The assessment, covering 103 significant banks under the direct supervision of the ECB, and 28 other institutions supervised by national authorities, found that banks have significantly improved climate and environmental risk disclosure compared to the ECB’s review last year, with 86% of banks now disclosing material exposures to these risks, compared with only 36% last year.
Similarly, nearly all of the banks report on how their boards oversee climate and environmental risks, compared to around 70% in the prior assessment. Reporting on Scope 3 financed emissions, which typically account for the vast majority of banks’ climate footprint, also improved, with 50% now reporting, compared to only 15% last year, although the study found that most banks’ Scope 3 disclosures were not yet adequate, with only 16% providing complete, specific and substantiated information.

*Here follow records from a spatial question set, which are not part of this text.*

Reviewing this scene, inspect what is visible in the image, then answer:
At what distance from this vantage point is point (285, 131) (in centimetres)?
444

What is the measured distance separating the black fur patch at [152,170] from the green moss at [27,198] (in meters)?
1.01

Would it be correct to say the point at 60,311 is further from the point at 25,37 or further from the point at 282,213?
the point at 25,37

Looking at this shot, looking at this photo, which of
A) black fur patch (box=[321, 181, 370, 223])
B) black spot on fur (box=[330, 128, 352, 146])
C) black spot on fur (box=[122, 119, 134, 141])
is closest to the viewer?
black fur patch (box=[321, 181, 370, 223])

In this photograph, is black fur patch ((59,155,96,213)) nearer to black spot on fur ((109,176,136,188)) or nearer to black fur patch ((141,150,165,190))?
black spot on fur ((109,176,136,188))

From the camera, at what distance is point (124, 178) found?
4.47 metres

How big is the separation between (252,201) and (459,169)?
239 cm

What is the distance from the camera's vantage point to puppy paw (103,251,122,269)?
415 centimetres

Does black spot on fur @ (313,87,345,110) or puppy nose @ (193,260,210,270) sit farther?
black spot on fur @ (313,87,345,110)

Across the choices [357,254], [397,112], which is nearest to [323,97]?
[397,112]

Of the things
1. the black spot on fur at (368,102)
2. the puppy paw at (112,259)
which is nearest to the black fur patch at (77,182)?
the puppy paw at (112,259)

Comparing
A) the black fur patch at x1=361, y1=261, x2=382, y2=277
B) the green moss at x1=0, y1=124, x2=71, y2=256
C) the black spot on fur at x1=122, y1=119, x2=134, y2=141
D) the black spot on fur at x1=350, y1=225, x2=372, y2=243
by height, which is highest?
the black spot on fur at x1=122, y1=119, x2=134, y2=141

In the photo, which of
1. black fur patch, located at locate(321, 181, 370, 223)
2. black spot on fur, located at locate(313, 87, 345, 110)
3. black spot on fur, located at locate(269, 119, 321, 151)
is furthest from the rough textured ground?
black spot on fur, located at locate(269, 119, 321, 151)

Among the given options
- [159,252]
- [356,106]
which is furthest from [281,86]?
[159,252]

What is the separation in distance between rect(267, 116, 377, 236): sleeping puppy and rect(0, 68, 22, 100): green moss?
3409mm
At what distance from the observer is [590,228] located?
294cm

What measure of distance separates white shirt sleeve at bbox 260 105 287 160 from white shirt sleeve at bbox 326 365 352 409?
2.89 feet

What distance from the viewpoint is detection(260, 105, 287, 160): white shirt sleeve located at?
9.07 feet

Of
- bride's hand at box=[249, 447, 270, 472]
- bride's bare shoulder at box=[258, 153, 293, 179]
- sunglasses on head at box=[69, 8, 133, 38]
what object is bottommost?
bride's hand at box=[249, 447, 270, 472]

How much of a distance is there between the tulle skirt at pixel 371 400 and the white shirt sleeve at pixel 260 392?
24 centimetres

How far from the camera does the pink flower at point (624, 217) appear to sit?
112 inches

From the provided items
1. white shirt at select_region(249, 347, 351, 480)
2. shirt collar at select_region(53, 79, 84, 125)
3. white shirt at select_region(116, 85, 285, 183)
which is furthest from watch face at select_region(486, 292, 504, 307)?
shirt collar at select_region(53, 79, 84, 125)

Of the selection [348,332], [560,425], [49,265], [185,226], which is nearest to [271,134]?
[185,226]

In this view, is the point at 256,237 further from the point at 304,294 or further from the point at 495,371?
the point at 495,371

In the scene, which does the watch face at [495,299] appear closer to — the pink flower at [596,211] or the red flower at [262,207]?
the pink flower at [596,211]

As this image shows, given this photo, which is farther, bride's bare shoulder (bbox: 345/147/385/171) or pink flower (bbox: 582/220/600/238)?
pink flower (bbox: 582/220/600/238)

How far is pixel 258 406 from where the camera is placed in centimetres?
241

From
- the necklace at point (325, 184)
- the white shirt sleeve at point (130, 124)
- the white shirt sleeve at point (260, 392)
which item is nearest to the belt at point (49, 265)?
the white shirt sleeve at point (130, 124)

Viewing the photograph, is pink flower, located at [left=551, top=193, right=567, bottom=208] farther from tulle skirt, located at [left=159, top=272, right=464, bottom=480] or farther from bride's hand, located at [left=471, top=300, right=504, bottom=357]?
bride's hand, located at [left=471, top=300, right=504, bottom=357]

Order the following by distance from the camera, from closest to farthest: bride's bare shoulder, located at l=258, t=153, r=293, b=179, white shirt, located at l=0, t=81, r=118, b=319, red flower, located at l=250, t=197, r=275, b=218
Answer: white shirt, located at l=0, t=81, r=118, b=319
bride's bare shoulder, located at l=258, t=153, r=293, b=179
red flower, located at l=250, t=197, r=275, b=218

Despite the improvement, however, the ECB found that the vast majority of banks are not yet meeting their full reporting requirements, with only 6% of banks assessed as providing “broadly adequate” disclosure across all of the categories of the review.
The study comes as banks face near-term pressure to comply with sustainability-related reporting requirements under the European Banking Authority’s Implementing Technical Standards (ITS) on Pillar 3 ESG risks, which take effect this year, and include requirements to provide quantitative and qualitative disclosures on topics including climate-related transition and physical risks, asset exposures to climate change events, proportion of financing activities aligned with the EU Taxonomy, and Scope 3 aspects, among others. Some banks will be required to make their first disclosures under the new rules as soon as June 2023.
I wish us all a great ‘bäääääääääää sheep’ week!